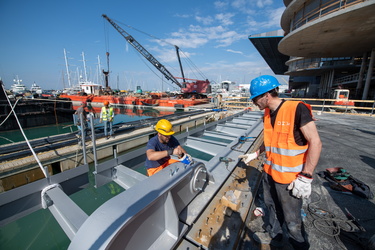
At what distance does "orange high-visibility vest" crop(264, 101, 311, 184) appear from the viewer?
1669 mm

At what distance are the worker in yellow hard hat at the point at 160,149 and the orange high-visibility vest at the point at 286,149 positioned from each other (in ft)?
5.14

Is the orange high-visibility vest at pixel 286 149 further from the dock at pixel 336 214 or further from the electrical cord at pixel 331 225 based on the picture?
the electrical cord at pixel 331 225

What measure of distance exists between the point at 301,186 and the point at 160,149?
2.19 m

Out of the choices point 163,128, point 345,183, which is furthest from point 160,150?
point 345,183

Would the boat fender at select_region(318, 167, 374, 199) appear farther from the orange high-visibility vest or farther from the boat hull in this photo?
the boat hull

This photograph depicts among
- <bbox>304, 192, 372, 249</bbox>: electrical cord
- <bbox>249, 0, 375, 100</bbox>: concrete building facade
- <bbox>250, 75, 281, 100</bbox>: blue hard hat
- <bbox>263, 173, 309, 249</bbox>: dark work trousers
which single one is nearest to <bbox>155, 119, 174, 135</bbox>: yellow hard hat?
<bbox>250, 75, 281, 100</bbox>: blue hard hat

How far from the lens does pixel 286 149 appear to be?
1.72 meters

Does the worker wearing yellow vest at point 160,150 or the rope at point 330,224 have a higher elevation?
the worker wearing yellow vest at point 160,150

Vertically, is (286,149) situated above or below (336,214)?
above

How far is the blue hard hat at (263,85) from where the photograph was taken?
1.77m

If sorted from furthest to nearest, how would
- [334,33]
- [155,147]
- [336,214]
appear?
1. [334,33]
2. [155,147]
3. [336,214]

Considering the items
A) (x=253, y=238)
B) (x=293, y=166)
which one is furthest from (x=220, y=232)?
(x=293, y=166)

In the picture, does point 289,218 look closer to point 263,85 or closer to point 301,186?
point 301,186

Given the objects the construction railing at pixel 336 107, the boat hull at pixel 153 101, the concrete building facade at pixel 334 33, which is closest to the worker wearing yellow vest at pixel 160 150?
the construction railing at pixel 336 107
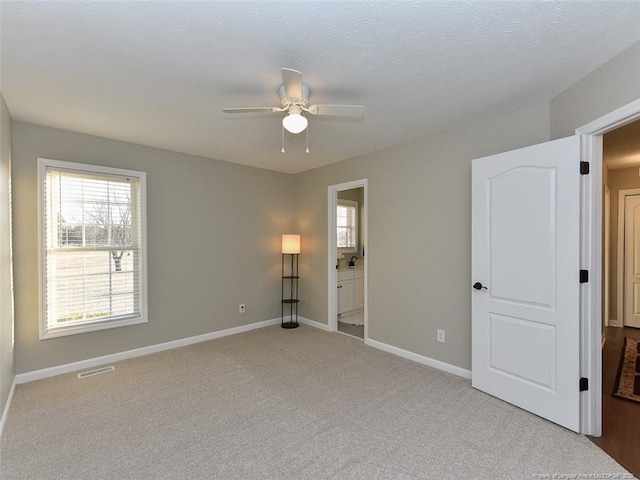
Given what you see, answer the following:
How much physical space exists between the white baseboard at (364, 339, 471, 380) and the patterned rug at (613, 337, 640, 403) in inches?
50.7

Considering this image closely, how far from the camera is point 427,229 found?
355cm

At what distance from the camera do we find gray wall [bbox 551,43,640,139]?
74.1 inches

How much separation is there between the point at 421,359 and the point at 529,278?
158 cm

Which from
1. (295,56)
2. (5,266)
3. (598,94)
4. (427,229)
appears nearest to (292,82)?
(295,56)

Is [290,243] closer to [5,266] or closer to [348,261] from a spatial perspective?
[348,261]

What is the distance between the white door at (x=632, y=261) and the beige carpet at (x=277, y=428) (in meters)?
4.09

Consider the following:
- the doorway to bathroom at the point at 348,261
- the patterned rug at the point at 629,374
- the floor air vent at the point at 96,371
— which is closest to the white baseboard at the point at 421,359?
the doorway to bathroom at the point at 348,261

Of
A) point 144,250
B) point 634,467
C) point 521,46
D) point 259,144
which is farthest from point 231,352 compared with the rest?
point 521,46

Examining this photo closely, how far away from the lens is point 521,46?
188cm

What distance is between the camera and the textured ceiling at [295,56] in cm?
160

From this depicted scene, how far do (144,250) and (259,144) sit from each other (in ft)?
6.18

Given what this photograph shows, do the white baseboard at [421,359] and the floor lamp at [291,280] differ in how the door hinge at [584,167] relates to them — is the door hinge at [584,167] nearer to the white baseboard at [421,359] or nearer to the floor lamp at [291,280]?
the white baseboard at [421,359]

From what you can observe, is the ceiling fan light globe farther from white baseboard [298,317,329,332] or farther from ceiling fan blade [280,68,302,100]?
white baseboard [298,317,329,332]

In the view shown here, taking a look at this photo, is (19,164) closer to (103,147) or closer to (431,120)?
(103,147)
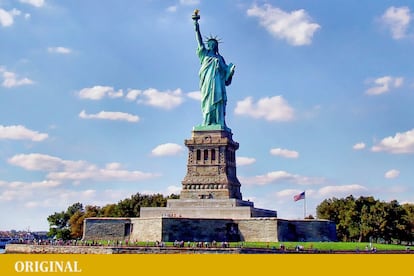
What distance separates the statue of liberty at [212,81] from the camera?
5844cm

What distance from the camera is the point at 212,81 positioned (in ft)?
193

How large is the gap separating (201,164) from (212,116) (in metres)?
5.49

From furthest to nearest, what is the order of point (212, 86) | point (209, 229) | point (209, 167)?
point (212, 86)
point (209, 167)
point (209, 229)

• • • • •

• REQUIREMENTS: Please rewrite all the rows above, changing "orange high-visibility vest" to "orange safety vest" everywhere it occurs and keeping everything else the same. Leave the pictures out of your answer.

• PROBLEM SOLUTION:
At what distance does "orange safety vest" crop(264, 101, 311, 184) appear from the viewer?
1669 mm

At what distance are the worker in yellow hard hat at the point at 160,149 and the orange safety vest at the point at 286,149 positioned from each other (in ft)?
5.14

Is the orange safety vest at pixel 286 149 further from the dock at pixel 336 214 or further from the electrical cord at pixel 331 225 based on the picture?
the electrical cord at pixel 331 225

What measure of distance exists between the point at 301,186 and the point at 160,149?
2.19 m

Out of the choices point 163,128, point 345,183, which is furthest from point 160,150?
point 345,183

Would the boat fender at select_region(318, 167, 374, 199) appear farther from the orange safety vest or farther from the boat hull in this photo?
the boat hull

This photograph depicts among
- <bbox>304, 192, 372, 249</bbox>: electrical cord
- <bbox>249, 0, 375, 100</bbox>: concrete building facade
- <bbox>250, 75, 281, 100</bbox>: blue hard hat
- <bbox>263, 173, 309, 249</bbox>: dark work trousers
which single one is nearest to <bbox>155, 119, 174, 135</bbox>: yellow hard hat?
<bbox>250, 75, 281, 100</bbox>: blue hard hat

How far from the lens does pixel 286 149 appear to be?
1.72 meters

Does the worker wearing yellow vest at point 160,150 or the rope at point 330,224 have a higher elevation?
the worker wearing yellow vest at point 160,150

Vertically, is (286,149) situated above or below (336,214)?
above

How far is the blue hard hat at (263,85) from where the photograph was taken?
1.77m

If sorted from furthest to nearest, how would
- [334,33]
- [155,147]
- [336,214]
appear?
1. [334,33]
2. [155,147]
3. [336,214]

Considering the items
A) (x=253, y=238)
B) (x=293, y=166)
which one is furthest from (x=220, y=232)?
(x=293, y=166)

In the picture, does point 289,218 look closer to point 263,85 or closer to point 301,186?
point 301,186

Given the objects the construction railing at pixel 336 107, the boat hull at pixel 153 101, the concrete building facade at pixel 334 33, which is closest to the worker wearing yellow vest at pixel 160 150?
the construction railing at pixel 336 107
Given what you see, answer the following:
How much physical space exists between the white baseboard at (364, 339, 471, 380) and the patterned rug at (613, 337, 640, 403) in inches?
50.7

Considering this image closely, how far from the camera is point 427,229 found?
355cm

At what distance from the camera do we find gray wall [bbox 551,43,640,139]?
74.1 inches

How much separation is there between the point at 421,359 and the point at 529,278?
158 cm

Which from
1. (295,56)
2. (5,266)
3. (598,94)
4. (427,229)
appears nearest to (292,82)?
(295,56)

Is [290,243] closer to [5,266] or closer to [348,261] from a spatial perspective?
[348,261]

What is the distance between the white door at (x=632, y=261) and the beige carpet at (x=277, y=428) (in meters)?
4.09

Consider the following:
- the doorway to bathroom at the point at 348,261
- the patterned rug at the point at 629,374
- the floor air vent at the point at 96,371
— which is closest to the white baseboard at the point at 421,359?
the doorway to bathroom at the point at 348,261

Of
A) point 144,250
B) point 634,467
C) point 521,46
D) point 259,144
which is farthest from point 231,352 compared with the rest?
point 521,46

Examining this photo closely, how far away from the lens is point 521,46?
188cm

What distance is between the camera and the textured ceiling at [295,56] in cm?
160

From this depicted scene, how far do (144,250) and (259,144) sit from each other (in ft)?
6.18

Given what this photograph shows, do the white baseboard at [421,359] and the floor lamp at [291,280] differ in how the door hinge at [584,167] relates to them — is the door hinge at [584,167] nearer to the white baseboard at [421,359] or nearer to the floor lamp at [291,280]?
the white baseboard at [421,359]

From what you can observe, is the ceiling fan light globe farther from white baseboard [298,317,329,332] or farther from ceiling fan blade [280,68,302,100]?
white baseboard [298,317,329,332]

In the view shown here, taking a look at this photo, is (19,164) closer to (103,147) or closer to (431,120)?
(103,147)
What distance separates the statue of liberty at [212,81] from the camera?
5844cm

What distance from the camera is the point at 212,81 positioned (in ft)?
193

How large is the gap separating (201,164) from (212,116) (in metres)?
5.49

From furthest to nearest, what is the order of point (212, 86) | point (209, 229) | point (209, 167)?
point (212, 86)
point (209, 167)
point (209, 229)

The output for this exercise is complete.